Joule Thief
Élévateur de tension pour LED
Une LED blanche requiert une tension assez élevée pour s'allumer. Nettement plus qu'une pile bâton 1.5 volt. Un circuit électronique simple, souvent appelé Joule Thief, permet d'extraire l'énergie restante au fond d'une pile usagée pour quand même allumer la LED...
Élever une tension est une opération simple et courante pour un électronicien, et le circuit Joule Thief n'en est que la version probablement la plus économique et pas forcément la plus efficace du point de vue récupération d'énergie.
Un Joule Thief est un circuit bien connu, et je suis très loin d'être le premier à y consacrer une page.

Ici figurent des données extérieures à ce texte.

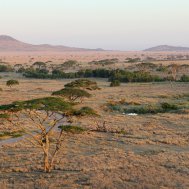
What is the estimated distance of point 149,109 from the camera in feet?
99.3

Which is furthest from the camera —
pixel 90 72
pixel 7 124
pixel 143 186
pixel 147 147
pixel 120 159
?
pixel 90 72

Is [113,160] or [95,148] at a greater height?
[113,160]

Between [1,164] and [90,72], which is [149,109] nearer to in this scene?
[1,164]

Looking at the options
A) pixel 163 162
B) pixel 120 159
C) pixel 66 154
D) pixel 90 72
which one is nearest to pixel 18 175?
pixel 66 154

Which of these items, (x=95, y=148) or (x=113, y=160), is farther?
(x=95, y=148)

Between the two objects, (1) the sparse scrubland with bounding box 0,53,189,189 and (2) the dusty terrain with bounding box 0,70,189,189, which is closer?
(2) the dusty terrain with bounding box 0,70,189,189

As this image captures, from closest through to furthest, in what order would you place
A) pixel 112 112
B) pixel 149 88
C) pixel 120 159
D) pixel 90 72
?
pixel 120 159
pixel 112 112
pixel 149 88
pixel 90 72

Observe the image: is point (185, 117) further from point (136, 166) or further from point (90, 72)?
point (90, 72)

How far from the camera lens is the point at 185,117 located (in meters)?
27.3

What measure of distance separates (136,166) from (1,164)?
18.4 feet

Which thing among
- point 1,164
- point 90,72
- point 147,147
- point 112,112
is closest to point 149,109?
point 112,112

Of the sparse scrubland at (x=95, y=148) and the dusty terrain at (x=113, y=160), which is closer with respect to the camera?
the dusty terrain at (x=113, y=160)

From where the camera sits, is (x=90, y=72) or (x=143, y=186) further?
(x=90, y=72)

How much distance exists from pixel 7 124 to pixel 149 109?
36.9 feet
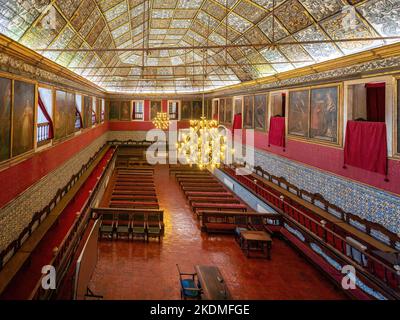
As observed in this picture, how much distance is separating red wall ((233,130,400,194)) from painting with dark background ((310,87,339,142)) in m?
0.51

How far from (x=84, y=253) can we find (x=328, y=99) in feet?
34.7

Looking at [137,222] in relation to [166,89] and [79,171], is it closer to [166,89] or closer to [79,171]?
[79,171]

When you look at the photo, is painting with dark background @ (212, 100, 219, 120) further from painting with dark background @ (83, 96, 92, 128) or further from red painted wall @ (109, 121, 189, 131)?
painting with dark background @ (83, 96, 92, 128)

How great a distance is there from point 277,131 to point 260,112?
3.09 meters

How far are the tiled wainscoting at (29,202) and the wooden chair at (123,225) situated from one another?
279cm

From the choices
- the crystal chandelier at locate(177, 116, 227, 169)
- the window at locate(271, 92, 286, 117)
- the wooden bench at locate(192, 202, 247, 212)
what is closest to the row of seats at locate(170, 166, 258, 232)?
the wooden bench at locate(192, 202, 247, 212)

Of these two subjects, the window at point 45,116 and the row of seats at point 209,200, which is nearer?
the window at point 45,116

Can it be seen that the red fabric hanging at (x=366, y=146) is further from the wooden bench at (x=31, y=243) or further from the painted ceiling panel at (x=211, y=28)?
the wooden bench at (x=31, y=243)

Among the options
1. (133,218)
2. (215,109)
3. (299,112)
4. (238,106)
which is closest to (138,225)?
(133,218)

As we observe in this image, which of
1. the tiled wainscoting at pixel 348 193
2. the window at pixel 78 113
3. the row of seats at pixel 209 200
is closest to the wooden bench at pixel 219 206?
the row of seats at pixel 209 200

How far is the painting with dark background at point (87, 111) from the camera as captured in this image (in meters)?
21.0

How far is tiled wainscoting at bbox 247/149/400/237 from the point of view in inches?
403

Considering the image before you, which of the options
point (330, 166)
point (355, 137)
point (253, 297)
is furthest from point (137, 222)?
point (355, 137)

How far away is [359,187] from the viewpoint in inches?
457
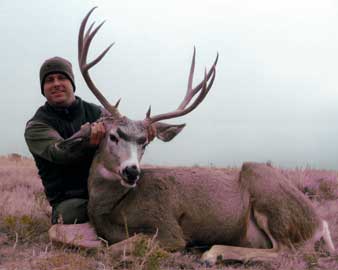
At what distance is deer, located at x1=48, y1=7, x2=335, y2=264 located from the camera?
4.59 metres

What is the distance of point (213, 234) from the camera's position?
4777 millimetres

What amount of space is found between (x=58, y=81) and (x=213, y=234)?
2414mm

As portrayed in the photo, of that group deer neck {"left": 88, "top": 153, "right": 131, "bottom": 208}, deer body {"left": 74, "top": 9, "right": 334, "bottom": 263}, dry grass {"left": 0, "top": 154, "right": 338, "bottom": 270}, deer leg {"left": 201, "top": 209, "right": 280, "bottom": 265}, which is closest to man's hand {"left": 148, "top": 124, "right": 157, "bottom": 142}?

Quand j'ai vu le dossier LED TORCH CIRCUITS also called Joule Thief [2017] de Colin Mitchell, je me suis dit qu'une version française pourrait être utile, un peu plus simple, je ne prétends pas arriver à son niveau.
Son site Talking Electronics est impressionnant par la quantité d'information et l'énormité du nombre de circuits électroniques...
Tension d'allumage d'une LED
Nota: j'avais déjà abordé ce sujet dans mon dossier sur les pummers.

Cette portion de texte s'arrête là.